Try capturing the headers from a country targeted admob campaign. Cross reference the IP address or X_UP_SUBNO. You will find that many of the targeted ad's are not actually targeted(i.e. French targeted campaign will on occasion give Verizon wireless header). We saw a 10% discrepency. I am not sure if that is good/bad for a mobile ad network but we were surely still paying the targeting fee. I see a problem if people are selling premium content and their ad gets served to places they cannot deliver or bill. I also saw a good amount of 'web' requests which meant either someone was using a web browser and clicking the mobile link or they were surfing wap with WiFi..
After spending over a decade in the wireless data world and witnessing the promise of network speeds and user adoption finally meeting expectations, the last thing we need in the nascent market of mobile marketing is false proof points. We all need to act responsibly to ensure success for all stakeholders and most importantly, the end customer receiving content we are creating and sending.

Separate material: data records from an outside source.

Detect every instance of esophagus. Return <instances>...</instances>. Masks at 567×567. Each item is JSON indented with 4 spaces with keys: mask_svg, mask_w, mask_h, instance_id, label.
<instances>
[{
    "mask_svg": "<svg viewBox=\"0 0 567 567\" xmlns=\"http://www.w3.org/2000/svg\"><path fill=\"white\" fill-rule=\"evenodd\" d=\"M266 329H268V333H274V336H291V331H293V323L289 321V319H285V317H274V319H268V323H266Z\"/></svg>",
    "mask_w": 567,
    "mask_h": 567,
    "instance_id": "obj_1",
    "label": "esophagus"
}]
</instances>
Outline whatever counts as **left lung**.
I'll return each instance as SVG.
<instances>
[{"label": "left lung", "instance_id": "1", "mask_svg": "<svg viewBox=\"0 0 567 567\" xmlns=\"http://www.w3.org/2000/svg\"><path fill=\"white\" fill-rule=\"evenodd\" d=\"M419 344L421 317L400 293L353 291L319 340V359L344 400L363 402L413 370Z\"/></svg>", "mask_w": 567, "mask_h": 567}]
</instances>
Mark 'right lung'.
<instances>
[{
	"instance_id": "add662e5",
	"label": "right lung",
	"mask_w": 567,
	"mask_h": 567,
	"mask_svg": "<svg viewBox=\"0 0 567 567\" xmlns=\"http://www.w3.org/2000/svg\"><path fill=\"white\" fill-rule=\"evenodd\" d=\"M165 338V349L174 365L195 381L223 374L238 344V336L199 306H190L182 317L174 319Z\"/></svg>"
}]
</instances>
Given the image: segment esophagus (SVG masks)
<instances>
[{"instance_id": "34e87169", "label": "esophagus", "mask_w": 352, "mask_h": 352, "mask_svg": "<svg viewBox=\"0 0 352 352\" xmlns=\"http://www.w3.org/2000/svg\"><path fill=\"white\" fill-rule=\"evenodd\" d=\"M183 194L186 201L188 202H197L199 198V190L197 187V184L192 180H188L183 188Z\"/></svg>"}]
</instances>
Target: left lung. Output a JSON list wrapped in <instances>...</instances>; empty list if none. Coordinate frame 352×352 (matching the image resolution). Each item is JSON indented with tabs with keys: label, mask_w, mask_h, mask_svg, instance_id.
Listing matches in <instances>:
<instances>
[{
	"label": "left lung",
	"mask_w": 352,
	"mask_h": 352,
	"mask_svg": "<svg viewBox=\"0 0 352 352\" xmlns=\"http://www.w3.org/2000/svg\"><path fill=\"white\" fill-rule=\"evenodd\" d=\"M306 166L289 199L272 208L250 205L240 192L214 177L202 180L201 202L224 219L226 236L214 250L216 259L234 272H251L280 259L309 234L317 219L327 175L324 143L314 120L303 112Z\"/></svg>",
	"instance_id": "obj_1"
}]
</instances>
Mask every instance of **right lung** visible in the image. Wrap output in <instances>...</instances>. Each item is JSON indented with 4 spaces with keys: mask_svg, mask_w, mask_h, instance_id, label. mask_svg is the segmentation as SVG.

Advertisers and business/entrepreneurs carrying bags of money and promises are playing a nice little game of musical chairs with each other, while we (the consumers) sit on the sidelines, annoyed and eagerly waiting for someone to trip and break their neck. We (yes, I speak for everyone on Earth) are sick of advertising. It's so prolific as to make it meaningless. I wonder if those ads on the floor (yes, on the floor; you can't even shoe-gaze anymore) of my local big-box home center actually result in sales, or are they there because some ad sales team snickeringly sold it to some big-box exec who actually thought it was a clever idea.
Here's my clever marketing idea: ads on the insides of eye-glasses. Isn't it the ultimate goal that wherever we look, we'll see an ad? What an even more messed-up world it will be when some soulless marketing upstart takes that suggestion seriously.